Work to do
Rewrite the data below as a JSON list of strings, one string per line, leaving out blank lines.

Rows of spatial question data
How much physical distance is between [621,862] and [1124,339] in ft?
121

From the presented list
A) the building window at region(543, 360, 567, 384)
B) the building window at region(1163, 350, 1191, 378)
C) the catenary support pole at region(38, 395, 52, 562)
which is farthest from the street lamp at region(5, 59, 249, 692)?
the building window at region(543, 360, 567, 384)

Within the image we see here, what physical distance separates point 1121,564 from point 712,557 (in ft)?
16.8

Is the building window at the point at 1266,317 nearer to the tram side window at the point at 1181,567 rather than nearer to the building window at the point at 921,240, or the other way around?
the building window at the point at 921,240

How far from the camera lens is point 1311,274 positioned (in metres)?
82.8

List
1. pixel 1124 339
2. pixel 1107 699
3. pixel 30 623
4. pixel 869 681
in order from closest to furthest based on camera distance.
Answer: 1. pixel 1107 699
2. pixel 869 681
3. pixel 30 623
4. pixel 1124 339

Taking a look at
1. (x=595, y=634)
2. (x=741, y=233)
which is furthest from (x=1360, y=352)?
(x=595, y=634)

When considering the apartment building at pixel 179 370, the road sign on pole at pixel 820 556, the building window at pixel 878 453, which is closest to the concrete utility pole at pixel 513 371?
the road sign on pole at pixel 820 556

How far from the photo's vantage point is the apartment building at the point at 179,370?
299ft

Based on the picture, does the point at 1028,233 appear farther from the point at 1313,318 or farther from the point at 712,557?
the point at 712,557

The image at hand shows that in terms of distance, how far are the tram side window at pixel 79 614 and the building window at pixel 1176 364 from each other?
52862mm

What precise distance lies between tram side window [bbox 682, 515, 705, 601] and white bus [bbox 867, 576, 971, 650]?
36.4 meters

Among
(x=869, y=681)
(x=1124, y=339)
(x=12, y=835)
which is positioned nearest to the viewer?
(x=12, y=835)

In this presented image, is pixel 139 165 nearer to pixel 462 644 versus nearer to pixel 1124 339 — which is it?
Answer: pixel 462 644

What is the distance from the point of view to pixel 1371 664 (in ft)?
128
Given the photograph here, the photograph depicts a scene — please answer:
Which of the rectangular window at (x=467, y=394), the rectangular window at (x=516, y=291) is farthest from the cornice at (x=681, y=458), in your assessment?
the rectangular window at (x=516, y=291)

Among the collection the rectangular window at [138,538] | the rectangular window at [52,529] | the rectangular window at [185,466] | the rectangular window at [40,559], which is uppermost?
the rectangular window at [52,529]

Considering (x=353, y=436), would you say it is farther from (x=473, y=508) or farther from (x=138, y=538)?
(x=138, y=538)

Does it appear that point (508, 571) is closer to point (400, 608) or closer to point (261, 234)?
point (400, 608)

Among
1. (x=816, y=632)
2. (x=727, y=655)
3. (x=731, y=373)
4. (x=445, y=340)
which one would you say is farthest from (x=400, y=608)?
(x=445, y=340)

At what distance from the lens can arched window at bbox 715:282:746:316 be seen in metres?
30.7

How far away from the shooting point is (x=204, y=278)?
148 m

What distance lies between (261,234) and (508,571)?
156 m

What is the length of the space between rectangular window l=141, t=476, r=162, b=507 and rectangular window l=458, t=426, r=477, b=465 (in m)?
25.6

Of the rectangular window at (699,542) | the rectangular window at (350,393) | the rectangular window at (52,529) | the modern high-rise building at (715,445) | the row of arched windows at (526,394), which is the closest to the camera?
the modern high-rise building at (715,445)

Final answer
[
  "How much physical distance is between [621,862] and [1124,339] in ft?",
  "121",
  "From the presented list",
  "A) the building window at region(543, 360, 567, 384)",
  "B) the building window at region(1163, 350, 1191, 378)",
  "C) the catenary support pole at region(38, 395, 52, 562)",
  "which is farthest from the street lamp at region(5, 59, 249, 692)?",
  "the building window at region(543, 360, 567, 384)",
  "Within the image we see here, what physical distance separates point 1121,564 from point 712,557 (in ft)?",
  "16.8",
  "Is the building window at the point at 1266,317 nearer to the tram side window at the point at 1181,567 rather than nearer to the building window at the point at 921,240, or the other way around?",
  "the building window at the point at 921,240",
  "How far from the camera lens is point 1311,274 positioned (in metres)?",
  "82.8",
  "List",
  "1. pixel 1124 339",
  "2. pixel 1107 699",
  "3. pixel 30 623",
  "4. pixel 869 681",
  "in order from closest to furthest based on camera distance.",
  "Answer: 1. pixel 1107 699",
  "2. pixel 869 681",
  "3. pixel 30 623",
  "4. pixel 1124 339",
  "Taking a look at",
  "1. (x=595, y=634)",
  "2. (x=741, y=233)",
  "which is furthest from (x=1360, y=352)?",
  "(x=595, y=634)",
  "When considering the apartment building at pixel 179 370, the road sign on pole at pixel 820 556, the building window at pixel 878 453, which is closest to the concrete utility pole at pixel 513 371?",
  "the road sign on pole at pixel 820 556",
  "How far from the photo's vantage point is the apartment building at the point at 179,370?",
  "299ft",
  "Based on the picture, does the point at 1028,233 appear farther from the point at 1313,318 or farther from the point at 712,557?",
  "the point at 712,557",
  "The image at hand shows that in terms of distance, how far are the tram side window at pixel 79 614 and the building window at pixel 1176 364 from each other?",
  "52862mm",
  "What precise distance lies between tram side window [bbox 682, 515, 705, 601] and white bus [bbox 867, 576, 971, 650]?",
  "36.4 meters",
  "Among",
  "(x=869, y=681)",
  "(x=1124, y=339)",
  "(x=12, y=835)",
  "which is positioned nearest to the viewer?",
  "(x=12, y=835)",
  "In this presented image, is pixel 139 165 nearer to pixel 462 644 versus nearer to pixel 1124 339 — which is it?",
  "Answer: pixel 462 644",
  "What is the distance from the point of view to pixel 1371 664 (in ft)?",
  "128",
  "Given the photograph here, the photograph depicts a scene — please answer:",
  "Which of the rectangular window at (x=467, y=394), the rectangular window at (x=516, y=291) is farthest from the cornice at (x=681, y=458), in your assessment?",
  "the rectangular window at (x=516, y=291)",
  "Among the collection the rectangular window at [138,538] | the rectangular window at [52,529] | the rectangular window at [185,466] | the rectangular window at [40,559], which is uppermost?",
  "the rectangular window at [52,529]",
  "Considering (x=353, y=436), would you say it is farther from (x=473, y=508) or farther from (x=138, y=538)?",
  "(x=138, y=538)",
  "Does it appear that point (508, 571) is closer to point (400, 608) or closer to point (261, 234)?",
  "point (400, 608)",
  "Among",
  "1. (x=816, y=632)",
  "2. (x=727, y=655)",
  "3. (x=731, y=373)",
  "4. (x=445, y=340)",
  "which one would you say is farthest from (x=400, y=608)?",
  "(x=445, y=340)",
  "At what distance from the lens can arched window at bbox 715:282:746:316 be seen in metres?",
  "30.7",
  "How far away from the shooting point is (x=204, y=278)?",
  "148 m",
  "What distance lies between (261,234) and (508,571)?",
  "156 m",
  "What is the length of the space between rectangular window l=141, t=476, r=162, b=507 and rectangular window l=458, t=426, r=477, b=465 (in m)?",
  "25.6",
  "Of the rectangular window at (699,542) | the rectangular window at (350,393) | the rectangular window at (52,529) | the modern high-rise building at (715,445) | the row of arched windows at (526,394), which is the closest to the camera?",
  "the modern high-rise building at (715,445)"
]